### REQUISITOS DA TAREFA
Extraia do texto sobre o Assentamento Santa Cruz, sem nenhuma alteração, a passagem de "Esses foram um" a "P.A Santa Cruz.".

Esses foram um dos muitos motivos que fizeram com que as pessoas se deslocassem para onde existisse terras “devolutas” da união para trabalharem. Ouvindo relatos das pessoas que se aventuraram por esses lados, fica mais fácil de entender como se deu as primeiras ocupações do Assentamento Santa Cruz, nosso objeto de estudo. Para isso, me baseio na história oral para realizar esta pesquisa, visto que muito pouco se sabe sobre esse assentamento em si. Me deparei então a ouvir as pessoas que participaram desde o início da ocupação do P.A Santa Cruz.


A história oral não é necessariamente um instrumento de mudança; isso depende do espirito com que seja utilizada. Não obstante, a história oral pode certamente ser um meio de transformar tanto conteúdo, quanto a finalidade da história. Pode ser utilizada para alterar o enfoque da própria história e revelar novos campos de investigação; pode derrubar barreiras que existem entre professores e alunos, entre geração, entre instruções educacionais e o mundo exterior; e na produção da história – seja em livros, museus, radio ou cinema – pode devolver as pessoas que fizeram e vivenciaram a história um lugar fundamental, mediante suas próprias palavras (THOMPSON,
2002, p. 22).


São estas fundamentações que sustentaram nossa memória oral. E são tantas as pessoas que participaram desde o início dessa caminhada em prol da posse da terra no nosso objeto de pesquisa. Por onde andamos encontramos informações de pessoas que dizem – Quem conhece bem essa história desde o começo é o fulano. – O fulano de tal também conhece. – Meu pai também sabe do começo da história.

### AMOSTRA DOS DADOS
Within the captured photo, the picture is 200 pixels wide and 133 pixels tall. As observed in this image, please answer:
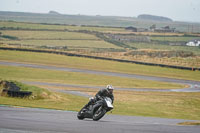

### SOLUÇÃO
Esses foram um dos muitos motivos que fizeram com que as pessoas se deslocassem para onde existisse terras “devolutas” da união para trabalharem. Ouvindo relatos das pessoas que se aventuraram por esses lados, fica mais fácil de entender como se deu as primeiras ocupações do Assentamento Santa Cruz, nosso objeto de estudo. Para isso, me baseio na história oral para realizar esta pesquisa, visto que muito pouco se sabe sobre esse assentamento em si. Me deparei então a ouvir as pessoas que participaram desde o início da ocupação do P.A Santa Cruz.